Each header is signified by ‘th’, so we are doing a simple loop to put the headers in a list. The table had subheaders and it showed the headers every 20 teams, so we selected the headers just the first time they appeared.

headers=headers[13:50]

Then, to loop through and put each row in our list:

# Extract the table rows
rows = []
for tr in table.find_all('tr')[1:]:
    row = []
    for td in tr.find_all('td'):
        row.append(td.text.strip())
    rows.append(row)

Data Cleaning

Lastly, we have to combine the rows and headers and format the table how we want it:

# Create a pandas dataframe from the headers and rows
df = pd.DataFrame(rows, columns=headers,)

# Print the dataframe, get rid of NAs and Make a new column for rank/team in alphabetical #order
df.dropna(axis = 0, how = 'all', inplace = True)
df.insert(0, 'Rank', range(1, 1+len(df)))

# Drop the index column
df = df.reset_index(drop=True)
df

This is the result:

Figure

Then, we want to add a column for whether a team made the tournament. The ‘school’ column has ‘NCAA’ after the team name if they made the tourney, so we had to make a function to make a new column with a “Yes” or “No” based on if a team made the tournament..

# define lambda function to check if "NCAA" is present in the string
is_ncaa = lambda x: "Yes" if "NCAA" in x else "No"

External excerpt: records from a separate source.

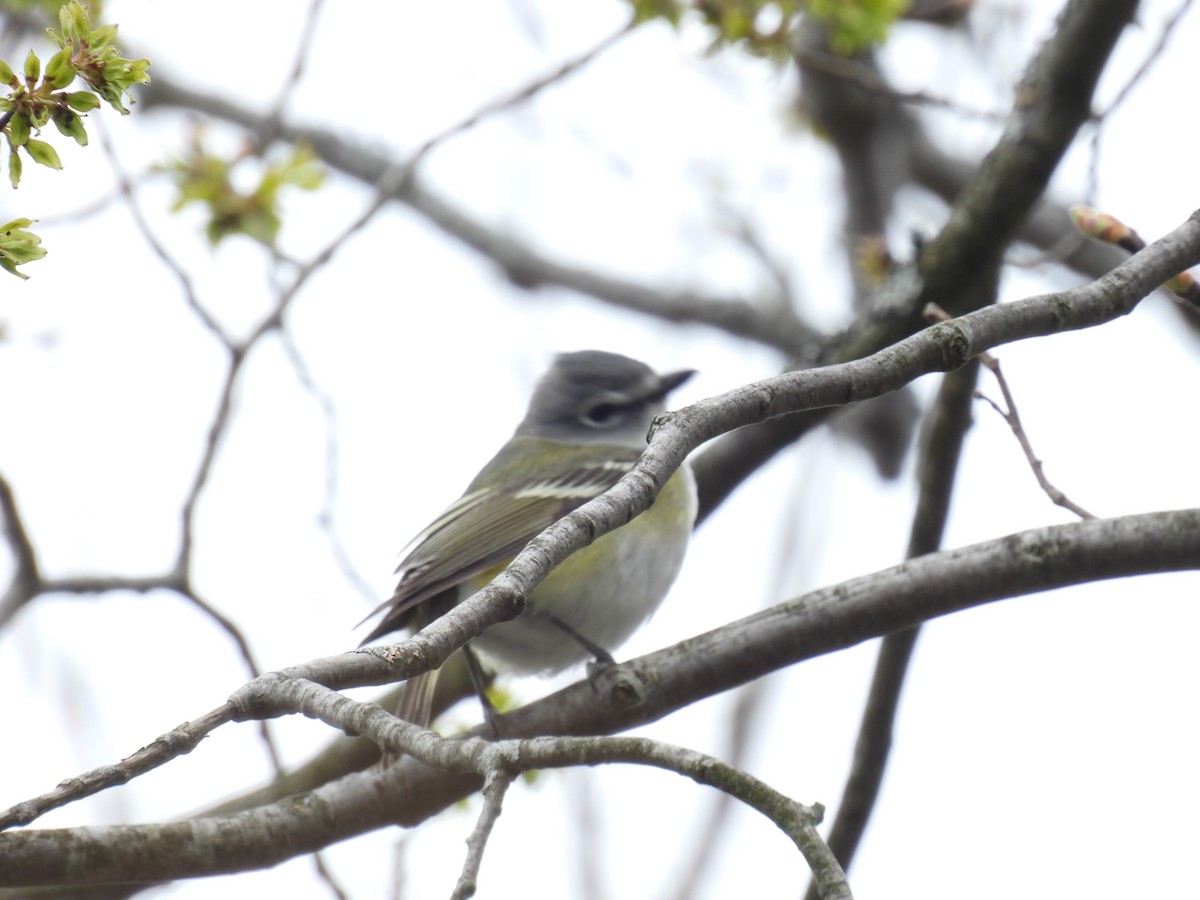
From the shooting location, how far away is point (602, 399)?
19.6 feet

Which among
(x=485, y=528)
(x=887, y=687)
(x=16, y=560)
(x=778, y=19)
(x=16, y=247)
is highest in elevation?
(x=778, y=19)

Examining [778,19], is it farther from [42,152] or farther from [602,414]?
[42,152]

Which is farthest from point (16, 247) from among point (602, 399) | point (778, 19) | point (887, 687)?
point (602, 399)

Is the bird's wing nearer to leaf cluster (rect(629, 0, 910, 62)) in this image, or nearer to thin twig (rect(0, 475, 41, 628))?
thin twig (rect(0, 475, 41, 628))

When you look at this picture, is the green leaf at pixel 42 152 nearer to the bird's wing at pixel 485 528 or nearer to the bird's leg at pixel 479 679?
the bird's wing at pixel 485 528

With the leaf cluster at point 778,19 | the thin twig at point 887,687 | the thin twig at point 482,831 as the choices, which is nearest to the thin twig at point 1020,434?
the thin twig at point 887,687

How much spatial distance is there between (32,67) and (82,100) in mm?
84

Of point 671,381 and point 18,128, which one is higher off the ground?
point 671,381

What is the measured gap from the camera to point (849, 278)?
28.2ft

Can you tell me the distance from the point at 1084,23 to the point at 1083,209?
1.11 meters

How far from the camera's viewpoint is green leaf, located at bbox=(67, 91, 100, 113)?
1939 mm

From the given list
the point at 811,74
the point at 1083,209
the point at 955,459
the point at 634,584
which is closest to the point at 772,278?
the point at 811,74

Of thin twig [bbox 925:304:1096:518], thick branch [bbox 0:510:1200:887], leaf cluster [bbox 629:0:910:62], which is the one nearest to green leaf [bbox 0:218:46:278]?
thick branch [bbox 0:510:1200:887]

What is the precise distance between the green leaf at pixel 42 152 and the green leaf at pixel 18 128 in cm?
2
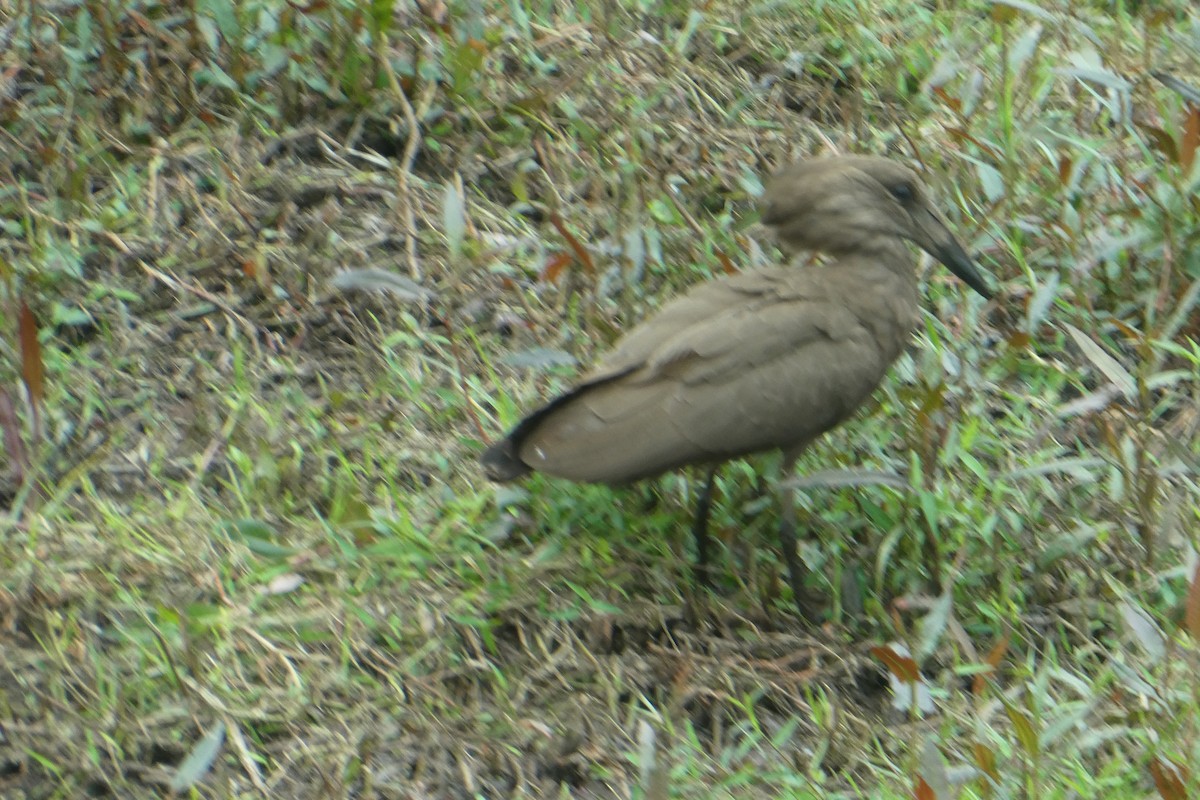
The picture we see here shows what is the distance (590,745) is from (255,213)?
2224 millimetres

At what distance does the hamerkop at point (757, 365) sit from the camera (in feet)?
12.6

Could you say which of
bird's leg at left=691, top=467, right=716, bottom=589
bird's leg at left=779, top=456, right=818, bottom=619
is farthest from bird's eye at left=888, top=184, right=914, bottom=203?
bird's leg at left=691, top=467, right=716, bottom=589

# apply the lambda function to each row in the "School" column and create a new "Tournament" column
df['Tournament'] = df['School'].apply(is_ncaa)

# insert the "Tournament" column at position 2 (index 1)
df.insert(1, 'Tournament', df.pop('Tournament'))

# print the dataframe
df

This is our final result:

Figure

We are now ready to start analyzing/graphing doing exploratory data analysis on the teams. I will definitely will make plots for assist and turnover rates, based on if they made the tournament. I still need to think about how to answer the rest of my questions, but now I have the data to start!

At first I thought it would be difficult to scrape data for myself. It took lots of trial and error, but now I feel confident and could do it again for a different project. I invite you to get after the projects that you’ve had in the back of your mind - they might be more possible than you think!